HOG-based Pedestrian Detection¶
Author: Johannes Maucher
Last update: 03.03.2021
The extraction of HoG-descriptors from image-patches has been demonstrated step-by-step in notebook HoGfeatures.ipynb. Fortunately, we do not have to implement each of these steps by ourselves. Instead we can apply libraries, which already provide functions that calculate HoG-descriptors.

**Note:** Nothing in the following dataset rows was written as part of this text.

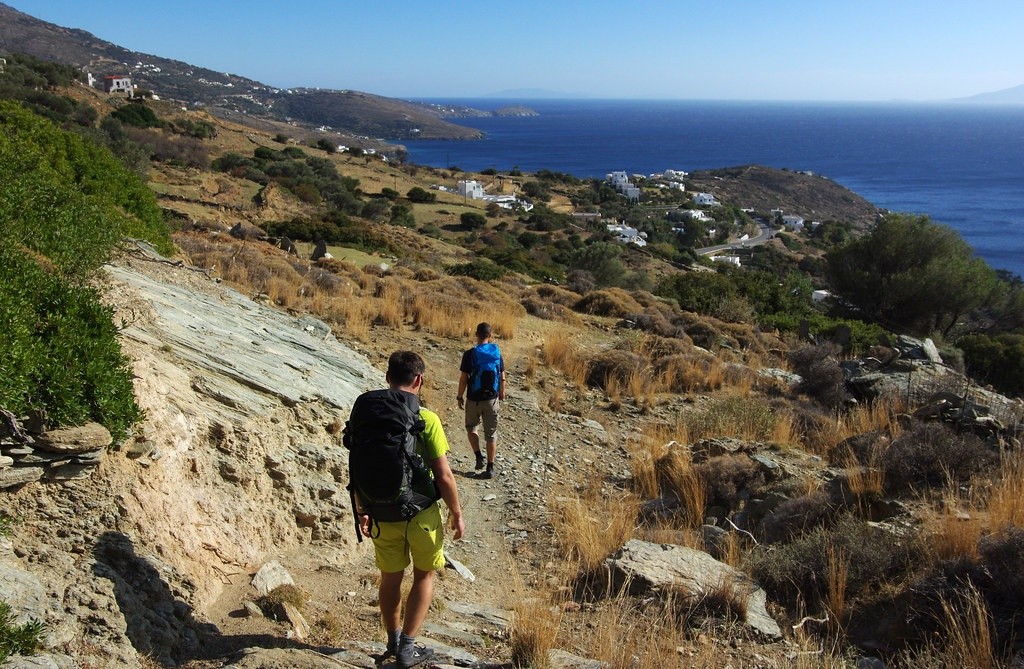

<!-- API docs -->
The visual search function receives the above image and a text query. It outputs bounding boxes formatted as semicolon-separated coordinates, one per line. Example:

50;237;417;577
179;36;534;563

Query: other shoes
475;459;485;470
486;467;494;478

In this notebook we demonstrate how the opencv HOGDescriptor can be applied to
calculate the HoG-descriptor of an image-patch
detect all persons in a given image.
References:
opencv documentation of HOGDescriptor
configuration remarks on stackoverflow
Blog-Post on HoG-based person detection
Another Blog-Post on HoG-based person detection:
#!pip install imutils
%matplotlib inline
import cv2
import imutils
import numpy as np
from imutils.object_detection import non_max_suppression
from matplotlib import pyplot as plt
imagePath="../Data/mo.png"
image = cv2.imread(imagePath)
print(type(image))
plt.figure(figsize=(12,10))
plt.axis("off")
plt.imshow(image)
plt.show()
#orig = image.copy()
<class 'numpy.ndarray'>
Compute Hog-descriptor for image patch¶
In order to compute the HoG-descriptor for an image patch, first a HOGDescriptor
-object has to be generated. Then this object’s compute()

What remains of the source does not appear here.